TASKS TO CARRY OUT:
(a) Answer these about the higher education financing piece:
(i) Which body runs the National Commission on Financing 21st Century Education as one of its initiatives?
(ii) How many recommendations does the report's executive summary give?
(iii) According to the report, what replaces the uniform pace of learning in the new approaches?
(b) From the higher education financing piece, pull out word for word the passage starting at "A new report" and ending at "resources won’t fix.".

A new report by the National Commission on Financing 21st Century Education, an initiative of the University of Virginia’s Miller Center, contains some pleasant surprises.

I was expecting the worst: a call for mo’ money from the federal government, state government, and probably the private sector, too. You know the logic: There’s no problem in higher ed that more resources won’t fix.

Indeed, the executive summary of “Investing in the Future: Sharing Responsibility for Higher Education Attainment” unfolded largely as expected in the first two of nine recommendations:

  • Increase federal and institutional support. Mo’ money!
  • Enhance state revenue to support higher education. Even mo’ money!

Then, lo and behold, I came to Recommendation Three: “Stimulate the development and implementation of low cost education delivery models.” That sounded promising. Lower cost models are exactly what higher ed needs. The report elaborates:

New approaches alter or supplement the traditional approach in one or more of the following ways:

• They eliminate the uniform pace of learning and replace it with individually paced instruction.

STORED DATA:

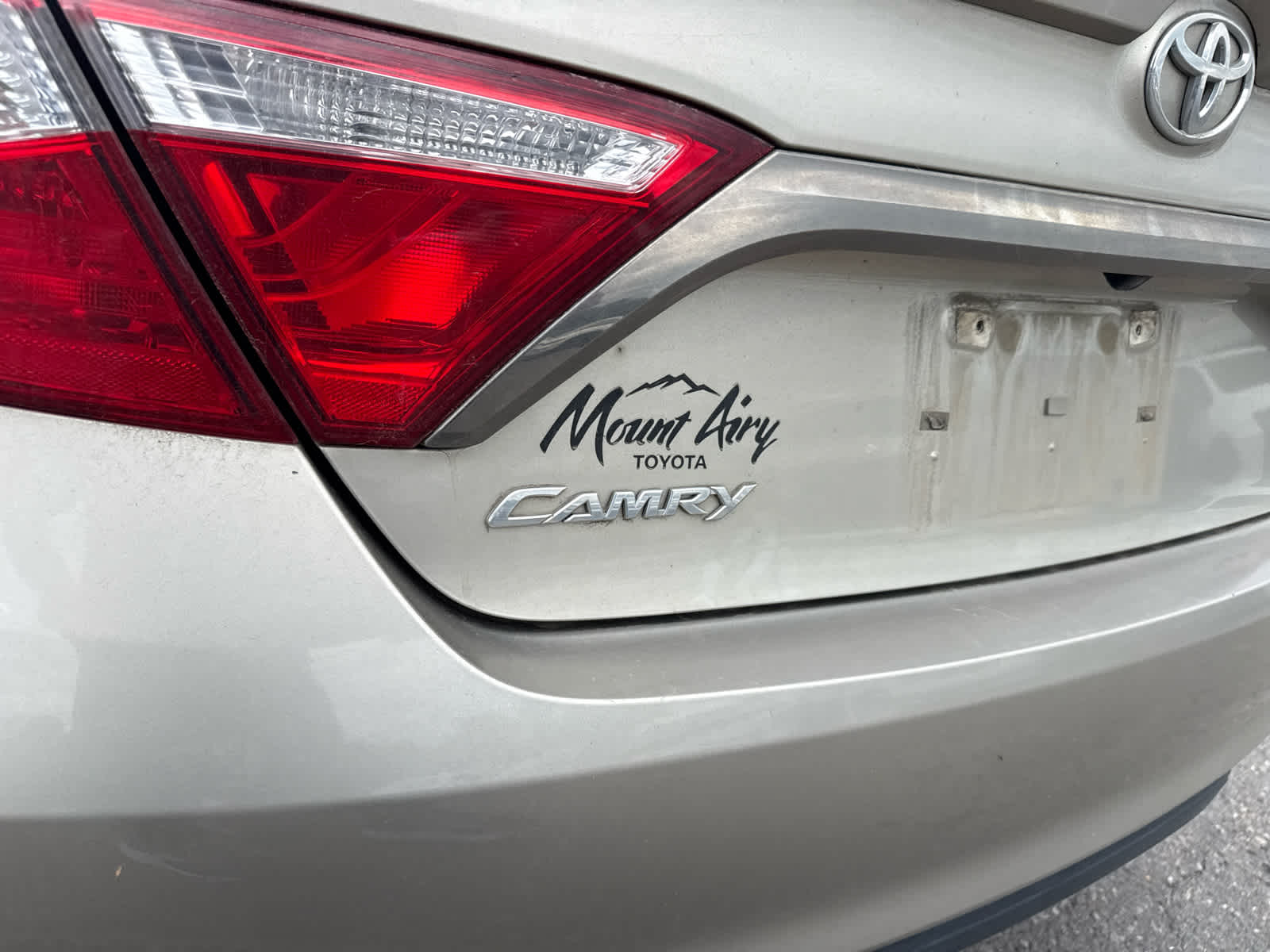 2016 Toyota Camry SE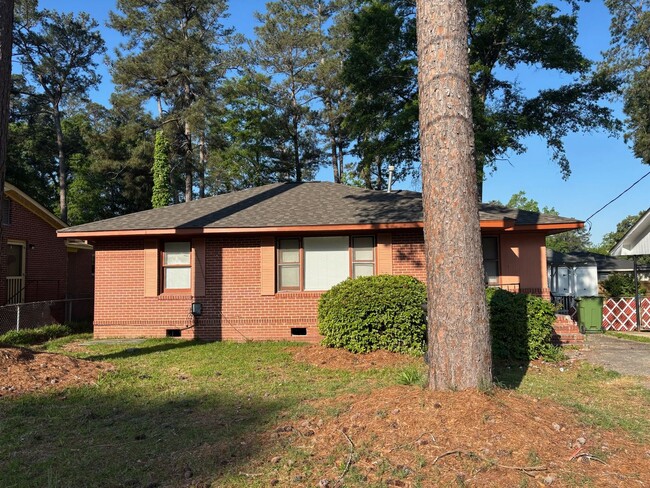 Building Photo - New On the Market!
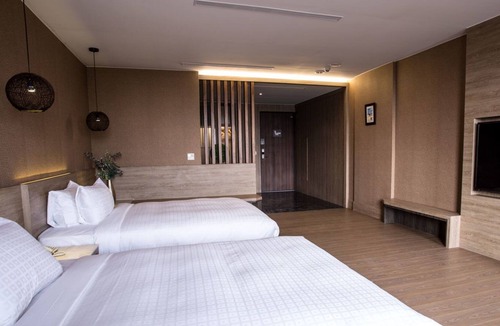 Dounan Hotel | Imperial Dynasty Exquisite Hotel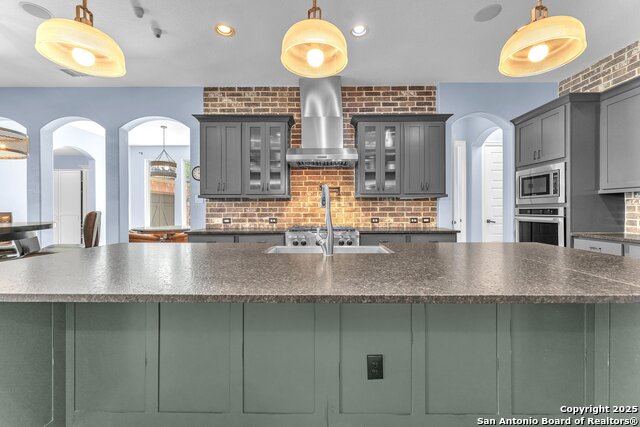 Image 14 of 50 For 26214 Tawny Way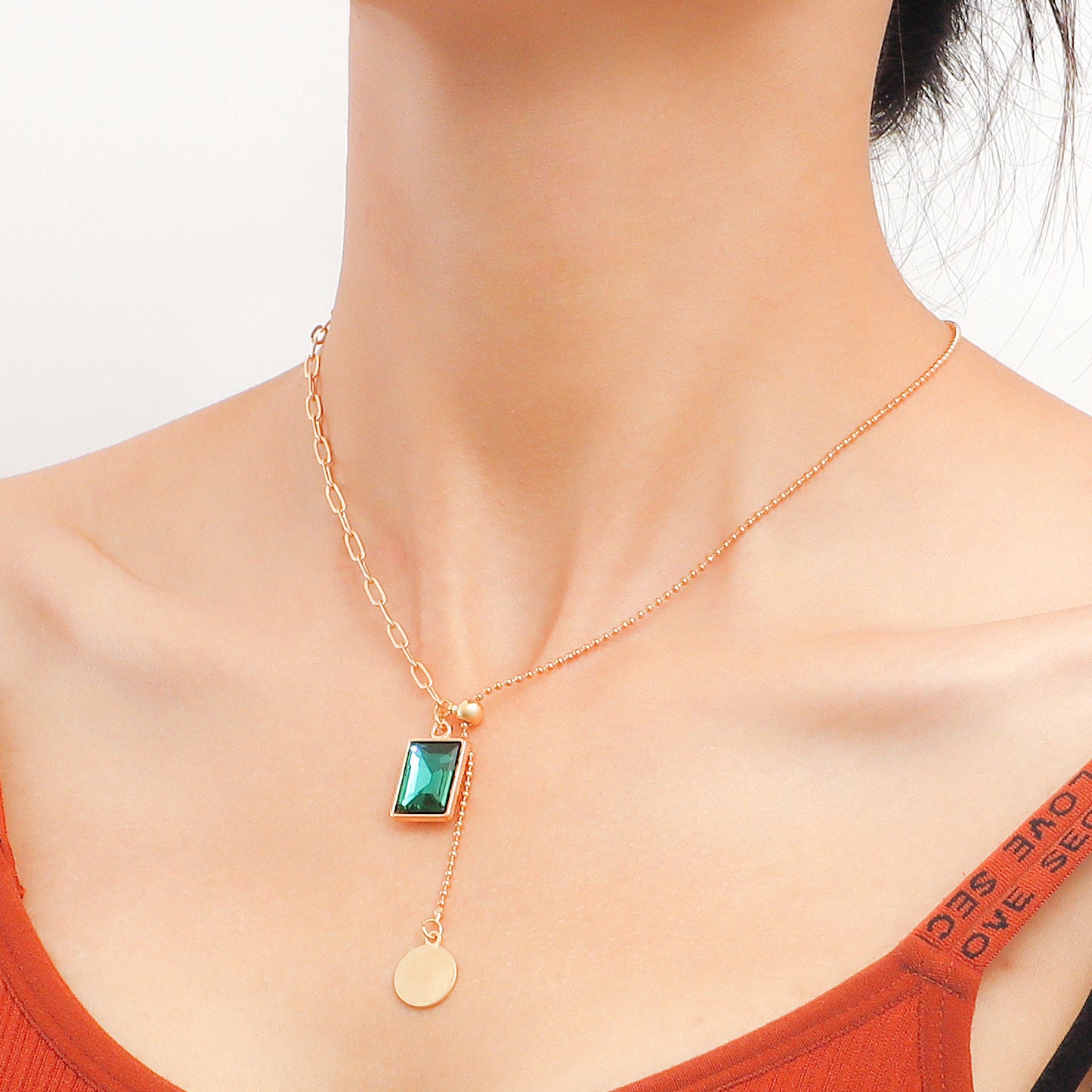 Fashionable Geometric Emerald Green Pendant Necklace for Women in Alloy with Plated Finish, Minimalist Clavicle Chain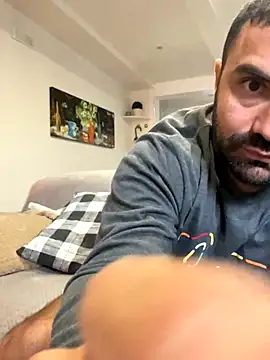 Snapshot of morfeoX chatting on 11/24/25, 11:21 morfeoX online show from 11/24/25, 11:21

TASK RESULTS:
(a)
(i) The University of Virginia's Miller Center
(ii) Nine
(iii) Individually paced instruction

(b)
A new report by the National Commission on Financing 21st Century Education, an initiative of the University of Virginia’s Miller Center, contains some pleasant surprises.

I was expecting the worst: a call for mo’ money from the federal government, state government, and probably the private sector, too. You know the logic: There’s no problem in higher ed that more resources won’t fix.